◆ TRY IT ◆
Below are some records. Return exactly their lines from the one containing "Sanctuary Light Long Sleeve Black Shirt" through the one containing "Pre - Wwii Navy", and drop the pictures.

◆ THE DATA ◆
┌──

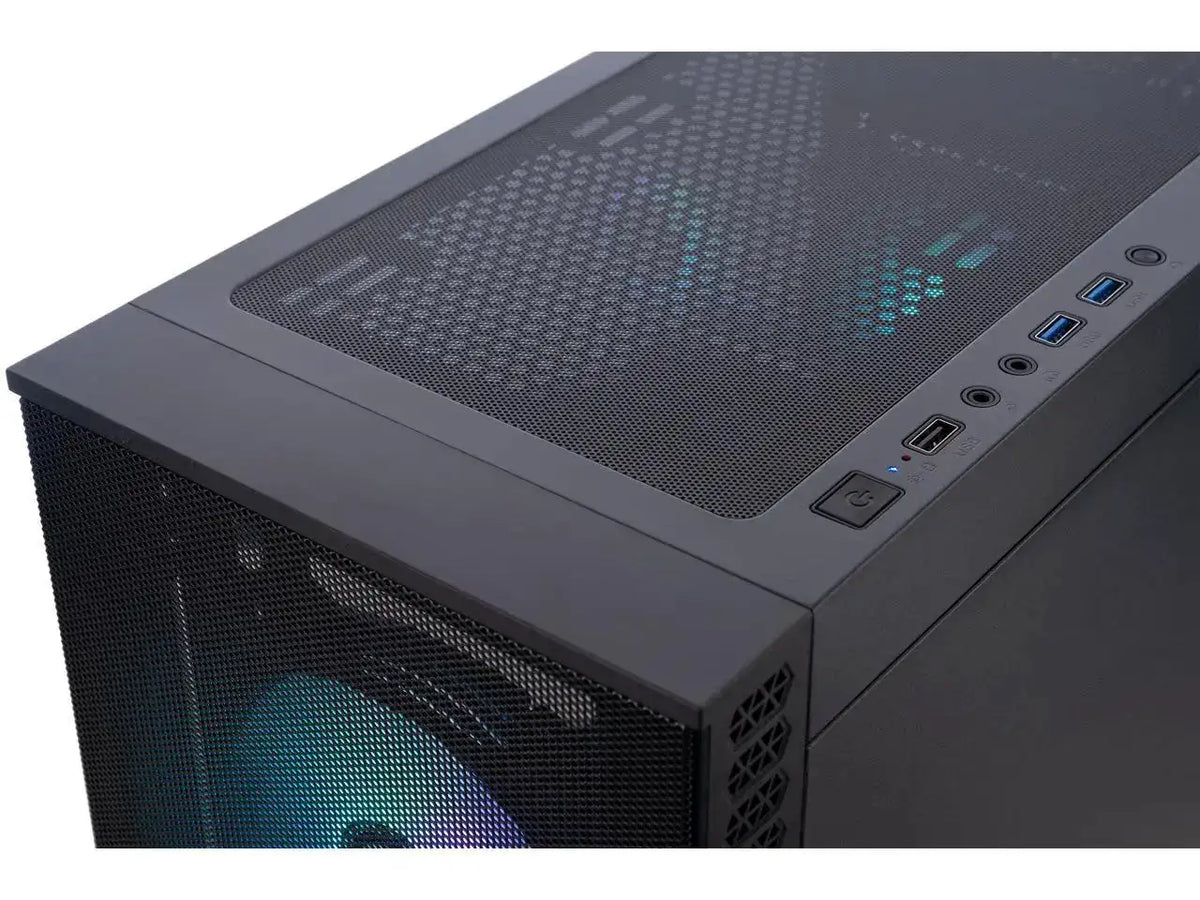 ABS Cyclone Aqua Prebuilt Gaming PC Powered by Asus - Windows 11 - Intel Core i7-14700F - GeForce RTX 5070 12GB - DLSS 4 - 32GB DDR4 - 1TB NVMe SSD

└──
┌──

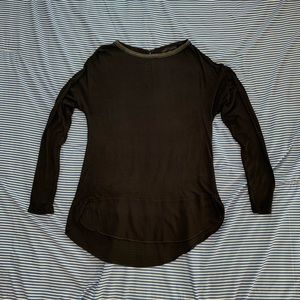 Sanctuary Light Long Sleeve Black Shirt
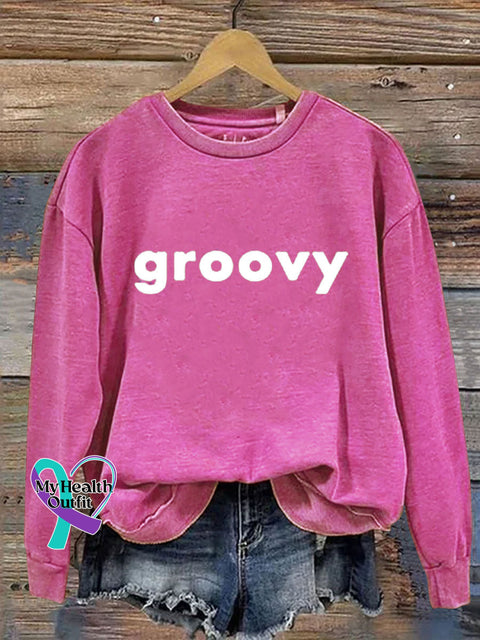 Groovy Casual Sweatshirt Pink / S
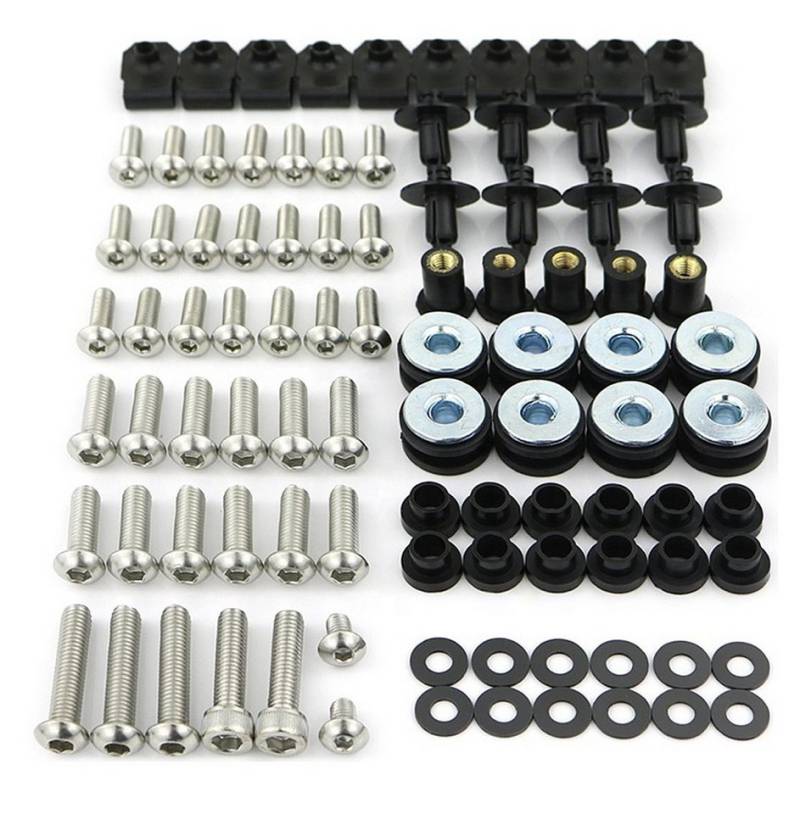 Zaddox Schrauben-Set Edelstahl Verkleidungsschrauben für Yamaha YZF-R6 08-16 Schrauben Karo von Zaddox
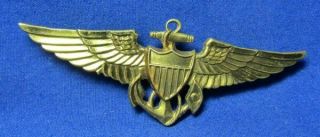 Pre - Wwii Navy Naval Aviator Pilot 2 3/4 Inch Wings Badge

└──
┌──

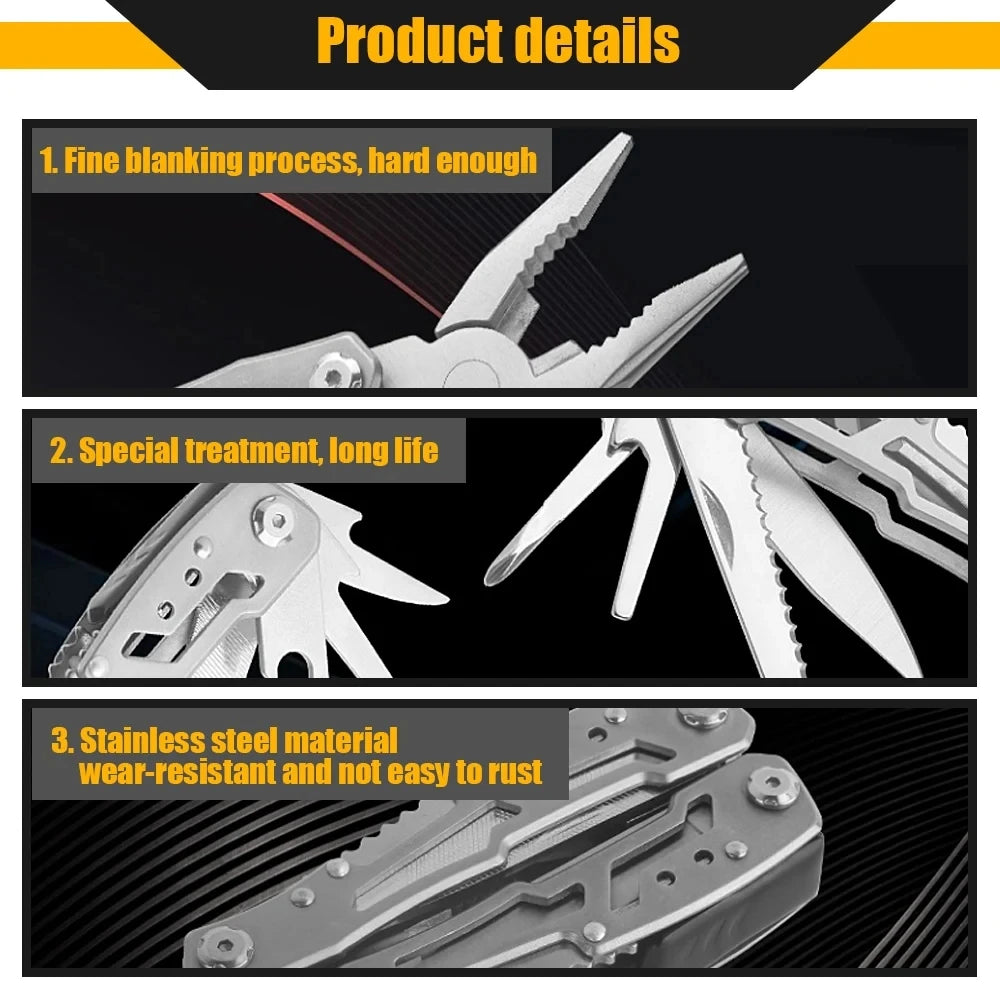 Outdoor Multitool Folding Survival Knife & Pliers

└──

◆ EXPECTED OUTPUT ◆
 Sanctuary Light Long Sleeve Black Shirt
 Groovy Casual Sweatshirt Pink / S
 Zaddox Schrauben-Set Edelstahl Verkleidungsschrauben für Yamaha YZF-R6 08-16 Schrauben Karo von Zaddox
 Pre - Wwii Navy Naval Aviator Pilot 2 3/4 Inch Wings Badge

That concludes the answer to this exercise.